Hybrid -drive technology takes centre stage as Toyota invests in the future, writes NEIL McDONALD
GOOD things come in threes for Toyota. Not content to lift the wraps off one show car at the Melbourne Exhibition Centre this morning, the Japanese carmaker is revealing three new cars — the 1/X, the third-generation Prius and the Hybrid Camry Concept Vehicle.
Each in their own way presents Toyota’s vision of the future, Toyota Australia marketing chief David Buttner says.
‘‘It’s no coincidence that all three cars have hybrid-drive technology,’’ he says.
The 1/X presents a vision of the future; the Prius hybrid and Camry concept hybrid point to what’s around the corner.

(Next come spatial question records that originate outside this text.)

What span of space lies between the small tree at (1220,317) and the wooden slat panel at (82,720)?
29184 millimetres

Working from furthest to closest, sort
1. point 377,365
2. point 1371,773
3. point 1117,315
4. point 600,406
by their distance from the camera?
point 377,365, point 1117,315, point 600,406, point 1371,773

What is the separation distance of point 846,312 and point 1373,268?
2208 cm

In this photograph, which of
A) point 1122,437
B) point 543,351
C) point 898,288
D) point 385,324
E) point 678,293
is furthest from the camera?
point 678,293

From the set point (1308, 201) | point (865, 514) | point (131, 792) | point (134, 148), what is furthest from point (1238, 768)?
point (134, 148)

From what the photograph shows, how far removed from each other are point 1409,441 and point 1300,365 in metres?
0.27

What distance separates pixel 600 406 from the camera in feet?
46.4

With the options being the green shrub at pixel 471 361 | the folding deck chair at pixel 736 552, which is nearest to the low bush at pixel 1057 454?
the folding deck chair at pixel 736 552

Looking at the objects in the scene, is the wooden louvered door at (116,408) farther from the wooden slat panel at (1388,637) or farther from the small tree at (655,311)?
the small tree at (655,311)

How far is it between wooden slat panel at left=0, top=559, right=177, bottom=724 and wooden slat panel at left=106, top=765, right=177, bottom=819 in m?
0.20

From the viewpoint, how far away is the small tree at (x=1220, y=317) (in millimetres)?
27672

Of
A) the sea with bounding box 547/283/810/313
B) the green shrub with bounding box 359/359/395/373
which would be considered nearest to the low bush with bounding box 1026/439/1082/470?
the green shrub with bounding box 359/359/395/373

The Prius goes on sale later this year for less than $40,000 and the Camry hybrid, to be built at Toyota’s Altona plant, will be in showrooms next February.
The Camry hybrid will be built alongside the petrol Camry and is tipped to cost $3000-$4000 more.
The third-generation 1.8-litre Prius showcases new technology, including a solar-powered ventilation and remote airconditioning system that works when the car is parked.
It will be Australia’s first car with C02 emissions below 100g a km.
The 1/X, pronounced one-Xth, gets its name because it uses hybrid- powered technology that has a fraction of the environmental footprint of today’s cleanest cars.
Buttner describes it as a car for ‘‘post-2020’’.
Toyota is already developing its potential, looking at sustainable seaweed as a source of materials.
The 500cc rear-drive 1/X is made from carbon fibre and weighs only 420kg, less than half the weight of a Corolla, but delivers similar performance to the 1.8-litre petrol hatch.
‘‘But carbon fibre is oil-based and oil is a finite resource,’’ Buttner says.
‘‘Post-2020 it is likely vehicles like the 1/X will be made of plantbased plastic, which has just been invented.’’
By 2020 Toyota has vowed to have a hybrid powertrain available across all its models, from the Yaris right up to the LandCruiser.
The Melbourne Motor Show starts at 5pm today at the Melbourne Exhibition Centre.